Secondly, Christians should deeply care about racial injustices because as the body of believers for whom Christ died we ought to love our neighbors as ourselves. This is the second greatest commandment. What level of care would we want others to have toward us in regards to the hurt, anger, and outrage we would feel if we were treated as a lesser human? Because of God’s design in creating all humans in His own image, being treated as if you did not have basic human rights would make you feel extremely helpless. This country has a long history of treating racial minorities, some of which are our own Christian brothers and sisters, in such a way. Christians should care deeply about these issues, and should seek to reverse the course of injustice as we try to love our neighbor as ourself.
With these Biblical truths at the forefront of our mind, how should we as Christians respond? A common temptation is feeling like you have to pick a side. For example, within the last few months there have been multiple incidents where black men have been killed at the hands of law enforcement followed by multiple incidents where law enforcement officers were gunned down in response. These events have created an impulse to pick a side. Either you stand with the idea that Black Lives Matter or you stand with the side of Blue Lives Matter. This is our first mistake as they are not mutually exclusive. We can affirm that all these deaths are tragic. It is tragic that the use of force seems to be more quickly employed with black people than it does with white people. It is also tragic that these innocent police officers were killed as they were simply serving and protecting their communities. It is never OK to respond to sin with sin. Again, we can affirm that all of these deaths are tragic.

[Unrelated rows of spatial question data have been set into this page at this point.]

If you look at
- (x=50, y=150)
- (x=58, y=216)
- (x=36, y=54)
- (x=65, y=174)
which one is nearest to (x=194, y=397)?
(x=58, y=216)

We must be honest in assessing the situation. The pain and fear of the black community in response to racial injustice is very alive and well. The reality is that these issues have existed for centuries, and will continue until the Lord returns. Although we have come a long way since the great accomplishments of the Civil Rights movement of the 1960s, sin i.e. racism prevails. Hence we must condemn the sin of racial injustice, while at the same time upholding, supporting and encouraging our law enforcement officers as they put their lives on the line for our safety.
Issues of racial injustice extend beyond just the black community. As Christ followers we should strive to be a voice of justice and reconciliation to all ethnic groups. As a church who desires to live, love and lead like Jesus, we can prayerfully consider the following:
- Ask the Holy Spirit to reveal any form of racism and or prejudice that may exist in your own heart. In Psalm 51 the Psalmist cries out to God asking to be made clean. Then the Psalmist would be able to teach the ways of the Lord, and sinners would repent. Know that racism and prejudice, even on a subconscious level, will affect how you respond to those who are hurting. Ask God to heal any hurt, and to reveal and remove any sin that may be present.
- Don’t be quick to judge, critique or diagnose the situation. For example, there are clear problems within communities of color. If you are truly concerned, there will be times to partner with those communities to address such issues. However, when there are outcries of injustice from these communities it is best that our first response is empathy. Romans 12:15-16 says that we should both rejoice and mourn with others in order to live in harmony. We are one body, so when the body is in pain, we should all feel pain.
- Be proactive by showing loving compassion and hospitality. Luke 10:25-37 speaks of the Good Samaritan parable. The Samaritan proved to have loved his neighbor by showing compassion and hospitality. If Jesus points to the Samaritan as the standard of love shown to our neighbor, how much more should we show love to our brothers and sisters in pain? John 13:35 encourages us to prove to the world that we are disciples of Christ by the love we have for one another.
- Be an advocate for justice. Teach your families and friends why these issues matter. Disclose that you are compelled by the love of Jesus Christ. Be slow to speak and quick to listen when conversing with your minority brothers and sisters. Be reluctant to make reactive posts on social media, and/or comment on the social media posts of others.
- Be willing to listen to other’s stories as well as share your own experiences. This kind of openness and authenticity breaks down barriers and creates a culture of understanding and compassion.